Try to complete as many problems as you can. Hand in a python code file (fullName_lab8.py) and a grammar file (e.g. grammar.fcfg) with what you have finished in MySchool before midnight today (8 October).

If you can't manage to complete a particular problem please hand in your incomplete code – comment it out if it produces an error.

Create a short python script that uses the NLTK to evaluate whether a statement given in natural language is True or False for a given model of the world. You are given complete freedom to choose what this model is like and what sentences your system understands.

The exercise can be divided into two distinct parts:

1. Semantic analysis of the natural language input using a parser and a grammar with semantic attachments, resulting in a FOL representation of the input.
2. Evaluating the FOL representation of the input against a model created to represent a particular state of affairs in the world.

Semantic analysis of the natural language input using a parser and a grammar with semantic attachments, resulting in a First-Order Logic (FOL) representation of the input.

You can perform syntax-driven semantic analysis of the natural language input sentence (as seen in chapters 18.1 and 18.2 in the text book) by building a NLTK parser from a “feature-based context free grammar” (fcfg) that contains semantic attachments as features. Feature-based parsing is covered in chapter 9 in the NLTK book.

Building the parser is as simple as calling nltk.load_parser(“<fcfg filename>”) and assigning the resulting parser object to a variable like parser. NLTK creates the right kind of parser by inspecting the grammar. To begin with, simply use the fcfg file provided in the examples in chapter 10.4 in the NLTK book: nltk_data/grammars/book_grammars/simple-sem.fcfg. View grammar file contents.

>>> from nltk import load_parser
>>> parser = load_parser('grammars/book_grammars/simple-sem.fcfg', trace=0)
>>> sentence = 'Angus gives a bone to every dog'
>>> tokens = sentence.split()
>>> for tree in parser.parse(tokens):
...     print(tree.label()['SEM'])     ## print the resulting semantic representation
all z2.(dog(z2) -> exists z1.(bone(z1) & give(angus,z1,z2)))

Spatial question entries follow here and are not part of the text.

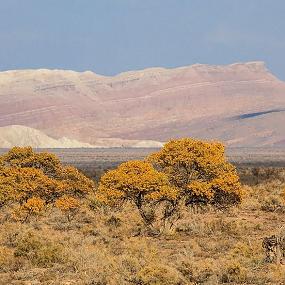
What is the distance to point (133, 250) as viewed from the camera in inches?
975

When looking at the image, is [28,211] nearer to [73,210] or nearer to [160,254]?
[73,210]

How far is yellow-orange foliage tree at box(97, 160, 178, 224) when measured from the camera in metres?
29.9

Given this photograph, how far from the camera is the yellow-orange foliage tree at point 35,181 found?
35.2 metres

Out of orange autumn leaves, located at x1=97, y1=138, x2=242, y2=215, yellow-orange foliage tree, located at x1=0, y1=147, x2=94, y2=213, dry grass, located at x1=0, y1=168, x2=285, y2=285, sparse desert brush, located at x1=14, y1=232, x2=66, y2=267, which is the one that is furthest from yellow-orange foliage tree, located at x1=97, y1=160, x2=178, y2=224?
yellow-orange foliage tree, located at x1=0, y1=147, x2=94, y2=213

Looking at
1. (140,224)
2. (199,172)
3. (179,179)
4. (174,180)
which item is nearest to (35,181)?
(140,224)

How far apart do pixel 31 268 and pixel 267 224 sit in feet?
51.8

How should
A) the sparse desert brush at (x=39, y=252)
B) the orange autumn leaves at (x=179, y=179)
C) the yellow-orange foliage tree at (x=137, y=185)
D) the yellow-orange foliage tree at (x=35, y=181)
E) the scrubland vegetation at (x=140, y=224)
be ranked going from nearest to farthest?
the scrubland vegetation at (x=140, y=224)
the sparse desert brush at (x=39, y=252)
the yellow-orange foliage tree at (x=137, y=185)
the orange autumn leaves at (x=179, y=179)
the yellow-orange foliage tree at (x=35, y=181)

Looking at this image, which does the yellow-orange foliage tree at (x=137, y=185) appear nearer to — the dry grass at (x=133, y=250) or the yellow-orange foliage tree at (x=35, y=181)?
the dry grass at (x=133, y=250)

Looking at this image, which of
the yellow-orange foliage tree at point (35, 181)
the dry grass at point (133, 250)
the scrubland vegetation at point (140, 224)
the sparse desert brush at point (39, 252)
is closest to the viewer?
the dry grass at point (133, 250)

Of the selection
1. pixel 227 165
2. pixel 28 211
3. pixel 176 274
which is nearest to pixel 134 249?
pixel 176 274

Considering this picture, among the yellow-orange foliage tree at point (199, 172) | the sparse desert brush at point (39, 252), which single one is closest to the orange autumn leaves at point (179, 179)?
the yellow-orange foliage tree at point (199, 172)

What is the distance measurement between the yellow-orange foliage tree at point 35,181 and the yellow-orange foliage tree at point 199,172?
728 centimetres

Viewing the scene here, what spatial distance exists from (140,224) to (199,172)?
4.30m

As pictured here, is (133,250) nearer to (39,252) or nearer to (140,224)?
(39,252)
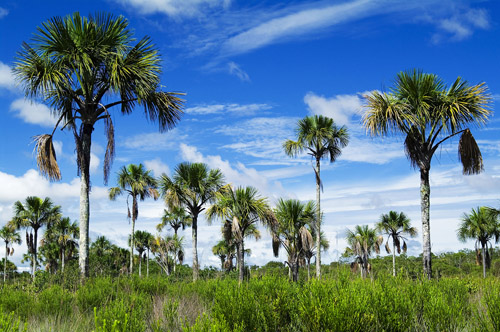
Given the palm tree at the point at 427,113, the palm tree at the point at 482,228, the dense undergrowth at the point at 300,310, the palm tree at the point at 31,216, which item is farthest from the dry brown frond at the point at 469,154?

Create a copy of the grammar and change the lexicon to reflect the kind of sentences you wish to work with (you are not required to make drastic changes to the semantic attachments other than changing the names of the terms and the predicates). You should make sure you can parse at least one kind of quantified sentence like “some monkeys love banana”. Test that you get the FOL representation you expect.

Evaluating the FOL representation of the input against a model created to represent a particular state of affairs in the world.

You can build a model in NLTK using the exact same set-based model-theoretic semantics as the text book explains in chapter 17.2 and shows in Figure 17.2. Note that a NLTK model already specifies certain denotation and interpretation. That is, you include specific Objects, Properties and Relations and associate them with certain elements of the domain, sets and sets of tuples, respectively.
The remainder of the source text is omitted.